[Task instructions]
All of the listing below must be repeated word for word. Pictures are the only thing to omit.

*** Stored data Section Begins ***

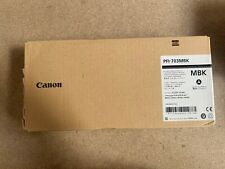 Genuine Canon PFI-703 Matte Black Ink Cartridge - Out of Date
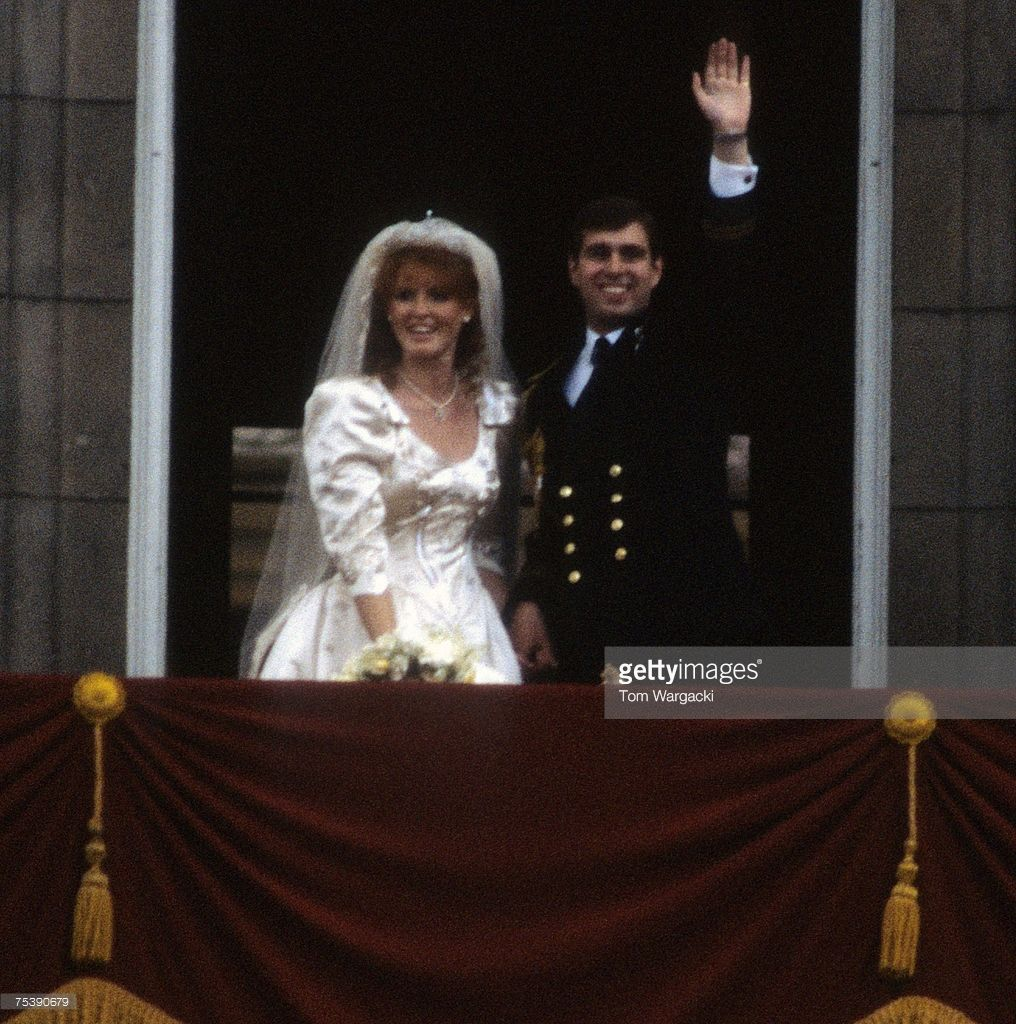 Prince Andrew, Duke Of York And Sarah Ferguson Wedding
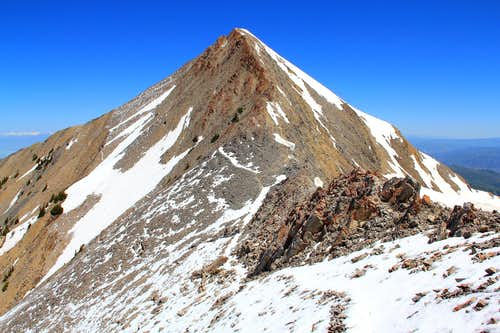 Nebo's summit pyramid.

*** Stored data Section Ends ***

[Written reply]
 Genuine Canon PFI-703 Matte Black Ink Cartridge - Out of Date
 Prince Andrew, Duke Of York And Sarah Ferguson Wedding
 Nebo's summit pyramid.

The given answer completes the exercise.